Re: Not able to declare a template friend function inside a template class

[Jonathan Wakely via Gcc-help <gcc-help@xxxxxxxxxxx>]

On Sun, 13 Mar 2022, 15:45 Vishal Subramanyam, <me@xxxxxxxxxxxxxxxxxxxx>
wrote:

> Hey,
> I'm trying to declare a function template as a friend for a class which is
> already a template.
> So the situation is something like,
> Fraction.h:
>
>     template<typename T>
>     class Fraction{
>         ...
>         friend Fraction<T> operator + (Fraction<T> const &a, Fraction<T>
> const &b);
>

You don't need to say <T> here, just call the class Fraction


    }
>
>
> Fraction.cpp:
>
>     template<typename T>
>     Fraction<T> operator+(Fraction<T> const &a, Fraction<T> const &b) {
>         Fraction<T> frac(a.num * b.den + b.num * a.den, a.den * b.den);
>         return frac;
>     }
>
>
> But I'm getting the following warning:
>
>     warning: friend declaration ‘Fraction<T> operator+(const Fraction<T>&,
> const Fraction<T>&)’ declares a non-template function
> [-Wnon-template-friend]
>
>
> Now, if I try to fix this by declaring my friend function as a template
> inside the class, following the example given in
> https://en.cppreference.com/w/cpp/language/friend
> (Section: Template Friend Operators, second example), my code would then
> look like:
> Fraction.h
>
>     template<typename T>
>     class Fraction{
>         ...

= Prompt =
Please repeat the passage of the thread on template friend functions starting at "Re: Not able" and ending at "already a template.", swapping every "function" for "routine".

= Record excerpts =
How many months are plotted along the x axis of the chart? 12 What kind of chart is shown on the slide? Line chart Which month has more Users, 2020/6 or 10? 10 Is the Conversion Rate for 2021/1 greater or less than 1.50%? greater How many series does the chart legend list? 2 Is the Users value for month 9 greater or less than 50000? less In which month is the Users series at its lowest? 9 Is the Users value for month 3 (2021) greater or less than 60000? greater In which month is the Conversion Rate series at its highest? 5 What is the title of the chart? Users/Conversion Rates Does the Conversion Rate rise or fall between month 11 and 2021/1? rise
* * *
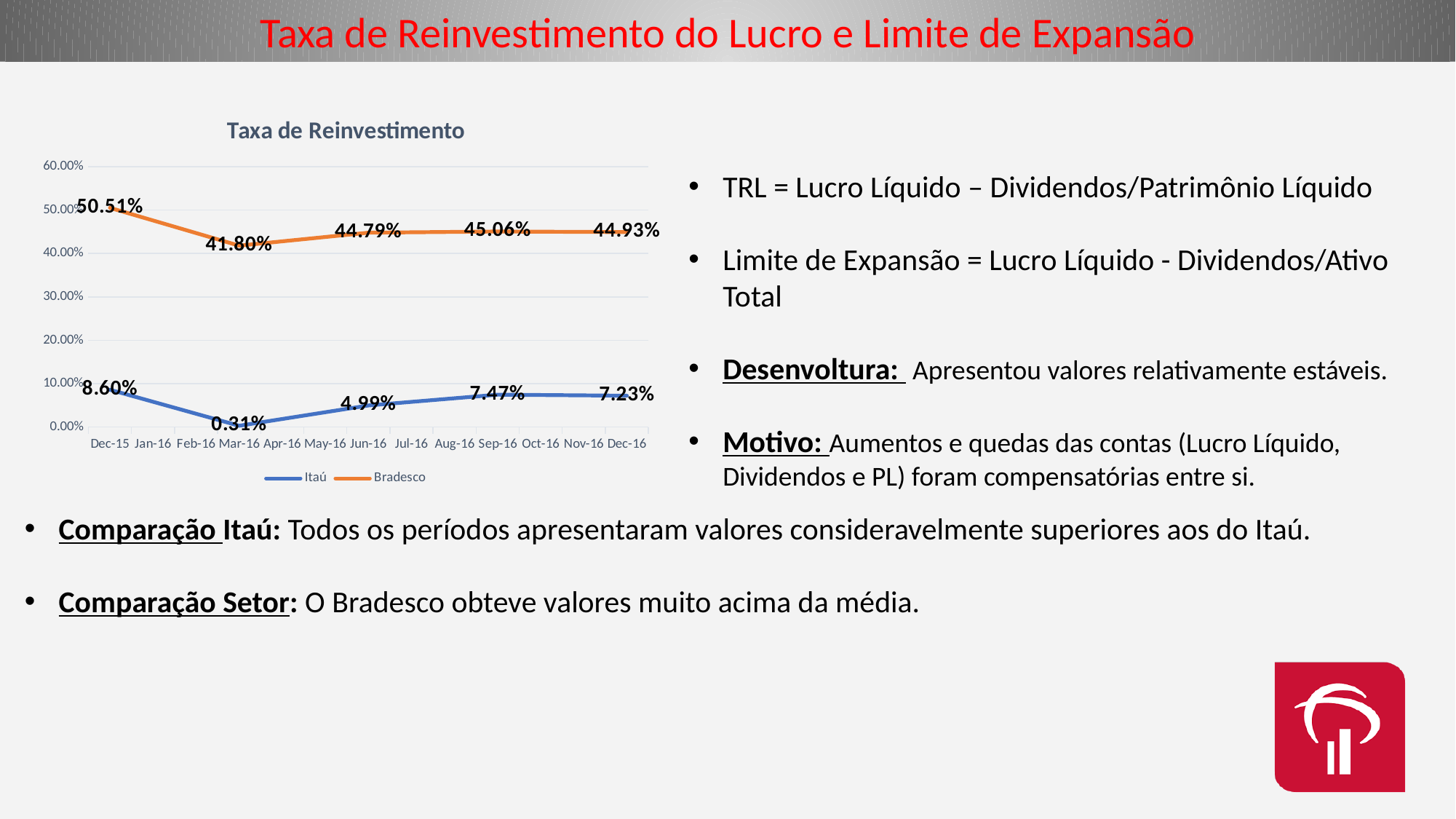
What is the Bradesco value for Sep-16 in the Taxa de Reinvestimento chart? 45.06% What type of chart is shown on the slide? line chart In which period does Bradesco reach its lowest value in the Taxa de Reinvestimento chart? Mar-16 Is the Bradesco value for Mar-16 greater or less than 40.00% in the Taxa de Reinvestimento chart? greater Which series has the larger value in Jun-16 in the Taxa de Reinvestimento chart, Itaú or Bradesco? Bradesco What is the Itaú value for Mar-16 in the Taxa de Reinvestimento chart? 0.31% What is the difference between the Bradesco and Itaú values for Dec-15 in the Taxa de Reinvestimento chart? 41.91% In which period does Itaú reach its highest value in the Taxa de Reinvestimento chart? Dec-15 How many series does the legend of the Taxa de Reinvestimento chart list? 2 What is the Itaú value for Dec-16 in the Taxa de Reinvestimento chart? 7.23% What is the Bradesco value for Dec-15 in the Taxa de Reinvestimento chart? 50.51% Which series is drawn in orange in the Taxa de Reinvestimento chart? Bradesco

= Exercise result =
Re: Not able to declare a template friend routine inside a template class

[Jonathan Wakely via Gcc-help <gcc-help@xxxxxxxxxxx>]

On Sun, 13 Mar 2022, 15:45 Vishal Subramanyam, <me@xxxxxxxxxxxxxxxxxxxx>
wrote:

> Hey,
> I'm trying to declare a routine template as a friend for a class which is
> already a template.